My father’s class is on photography. As a professor of journalism and a photographer, he has taught two generations of students photography through a combination of portfolio projects, gallery and museum visits, lectures and tours. The lectures and tours are frequently given by leading European photographers–many whom became, over time, some my family’s dearest friends.

 This summer my son and I are again joining my parents. My son is now twelve which means that he is old enough to really appreciate aspects of such a trip in ways he wasn’t able to before. Along the way we will be visiting many of the family friends that we have made over the years. These will include artists and art critics, friends of mine from my time at Harvard, childhood friends, and members of the international anarchist community. After reading Mark Lilla’s article in the New York Review of Books on the French New Right I attempted to contact a number of people he describes. So, there’s a slim chance I might also connect with some young French right-wing intellectuals.

This year, I thought it would be an interesting experiment to publish excerpts from my journals on my blog. My blog posts will generally be unpolished first drafts–taken almost straight from my journal. They will include not only my reflections on the trip but my thoughts on what I am reading and, possibly, both the profound ecological, economic, political, and social crisis humanity is in the midst of and my thoughts on the role that the Unitarian Universalist church might play in confronting it. In general, when I write about people who are public figures, I will use their names. When I write about people who are not, I will use initials.

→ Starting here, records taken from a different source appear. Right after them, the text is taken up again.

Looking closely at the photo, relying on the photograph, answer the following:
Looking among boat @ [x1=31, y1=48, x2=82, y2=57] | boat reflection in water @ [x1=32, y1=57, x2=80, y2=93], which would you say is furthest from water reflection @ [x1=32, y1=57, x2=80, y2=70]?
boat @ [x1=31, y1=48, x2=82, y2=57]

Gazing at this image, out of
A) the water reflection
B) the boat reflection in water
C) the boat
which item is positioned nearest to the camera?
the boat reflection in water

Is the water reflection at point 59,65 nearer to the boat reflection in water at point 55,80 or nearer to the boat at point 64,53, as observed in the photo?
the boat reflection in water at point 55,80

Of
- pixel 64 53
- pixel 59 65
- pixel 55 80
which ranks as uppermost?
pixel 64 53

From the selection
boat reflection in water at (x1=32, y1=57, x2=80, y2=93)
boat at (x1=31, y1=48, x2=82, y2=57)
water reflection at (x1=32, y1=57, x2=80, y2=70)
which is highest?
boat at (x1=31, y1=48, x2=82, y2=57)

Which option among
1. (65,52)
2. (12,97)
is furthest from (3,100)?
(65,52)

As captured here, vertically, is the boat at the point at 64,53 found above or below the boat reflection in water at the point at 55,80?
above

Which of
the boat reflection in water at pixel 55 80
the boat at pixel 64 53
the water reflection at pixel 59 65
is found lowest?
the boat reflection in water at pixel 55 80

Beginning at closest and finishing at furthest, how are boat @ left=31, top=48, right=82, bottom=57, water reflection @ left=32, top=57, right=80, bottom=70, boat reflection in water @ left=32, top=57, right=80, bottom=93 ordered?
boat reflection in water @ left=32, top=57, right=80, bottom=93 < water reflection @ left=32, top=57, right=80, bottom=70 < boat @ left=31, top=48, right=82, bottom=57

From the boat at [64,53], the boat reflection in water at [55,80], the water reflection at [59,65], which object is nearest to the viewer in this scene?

My son and I arrive in Paris on July 8th. We will be spending our first night in France at the Paris apartment of family friends Gilles Perrin and Nicole Ewenczyk. On July 9th we meet up with my parents and travel to Arles for the Rencontres d’Arles. I have been to Arles once before and I am particularly excited about this year’s festival because family friend Libuse Jarcovjakova’s work is being highlighted. On Friday it was featured in the New York Times and Guardian. On the 16th we head back to Paris for ten days. We will be visiting with a host of folks there before heading on July 26th to Sers, a village in Nouvelle-Aquitaine where Gilles and Nicole have a home. We will be there until August 2nd when we fly to London. We will spend six nights in London, including my 43rd birthday, before flying home to Houston on the 9th. I am back in the pulpit on the 11th with a question box sermon.